Avec Radio Music Society, opus métissé sorti en mars dernier, Esperanza Spalding a levé le voile sur ses ambitions : sortir le Jazz de son ornière. A grand coup de Soul, de Pop et de rythmiques latines. Pour convaincre l’audience de Marciac, réputée tatillonne, l’enfant chérie de Portland, afro gonflée à l’hélium, a sorti ses plus beaux atouts : une quatre cordes lourdement amplifiée, une section de cuivres grand format, le sourire moqueur du batteur Lyndon Rochelle martyrisant son tom basse, et surtout, des mélodies imparables. Rondement ciselées.

La muse s’amuse

Pendant près de deux heures, la muse sur talons hauts s’amuse à revisiter la tracklist de son dernier album, rallongeant à l’envi, à la voix, les intro (superbe « Crowned & Kissed »), jonglant avec malice entre sa basse, veloutée sur l’euphorisant « Black Gold », et sa contrebasse, partenaire le plus fidèle quand les lumières baissent un peu le regard. « Hold On Me », « Cinnamon Tree »… Dans une atmosphère feutrée, quasi-sensuelle, le jazz intimiste reprend tranquillement le contrôle, les chorus gagnent en précision, en clarté. Un calme très éphémère. Sans même une respiration, claquent les premières notes du sulfureux « I Can’t Help It », son groove insolent talonné de près par « Endangered Specie »s, chef-d’œuvre de musique fusion, emprunté au maitre Wayne Shorter, qu’Esperanza transforme, belle citoyenne de son temps, en manifeste écologique.

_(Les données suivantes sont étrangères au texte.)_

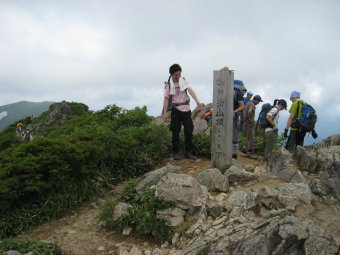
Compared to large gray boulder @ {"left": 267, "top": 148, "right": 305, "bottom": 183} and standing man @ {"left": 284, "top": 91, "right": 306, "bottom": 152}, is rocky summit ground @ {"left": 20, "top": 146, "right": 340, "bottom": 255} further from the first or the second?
standing man @ {"left": 284, "top": 91, "right": 306, "bottom": 152}

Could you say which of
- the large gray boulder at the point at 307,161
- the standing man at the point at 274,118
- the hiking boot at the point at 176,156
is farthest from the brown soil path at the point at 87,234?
the hiking boot at the point at 176,156

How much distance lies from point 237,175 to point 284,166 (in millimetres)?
1240

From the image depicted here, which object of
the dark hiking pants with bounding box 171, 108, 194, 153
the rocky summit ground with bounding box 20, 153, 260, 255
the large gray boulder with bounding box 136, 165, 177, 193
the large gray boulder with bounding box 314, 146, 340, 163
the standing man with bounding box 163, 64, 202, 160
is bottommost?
the rocky summit ground with bounding box 20, 153, 260, 255

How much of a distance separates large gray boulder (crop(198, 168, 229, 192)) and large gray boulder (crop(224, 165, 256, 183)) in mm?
362

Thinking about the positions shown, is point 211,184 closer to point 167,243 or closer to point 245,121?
point 167,243

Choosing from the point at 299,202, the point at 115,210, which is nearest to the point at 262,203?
the point at 299,202

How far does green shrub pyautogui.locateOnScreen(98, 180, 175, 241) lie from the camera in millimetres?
5199

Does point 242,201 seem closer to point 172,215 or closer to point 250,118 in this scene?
point 172,215

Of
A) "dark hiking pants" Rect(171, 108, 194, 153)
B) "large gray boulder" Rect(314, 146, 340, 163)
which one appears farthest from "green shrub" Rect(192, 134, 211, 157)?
"large gray boulder" Rect(314, 146, 340, 163)

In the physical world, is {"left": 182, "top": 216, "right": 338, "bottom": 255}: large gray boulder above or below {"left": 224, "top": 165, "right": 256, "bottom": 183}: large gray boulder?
below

Avant même les envies de rappel, le titre « Radio Song » fait se lever d’un même bond les 4000 convives qui subitement pressent leur pas, pour se coller en bord de scène, accompagnant d’un falsetto maladroit le swing de cette belle d’un soir. « Now if you want to, sing it loud, with love, with love in your heart ». C’est réussi, les cœurs sont pleins. Hélas, le rideau tombe. La scène se vide. Alors les corps se lâchent. Et des cris s’échappent. Oui, elle reviendra. Par trois fois. Epaulée par son bourreau de batteur, Miss Spalding dévoile un show case acoustique, imprévu, l’indispensable contrebasse sous le bras. Puis, elle repartira, il faut bien, le visage pailleté d’émotion. Goodbye Esperanza. Plus qu’un prénom, une promesse. Mille fois tenue.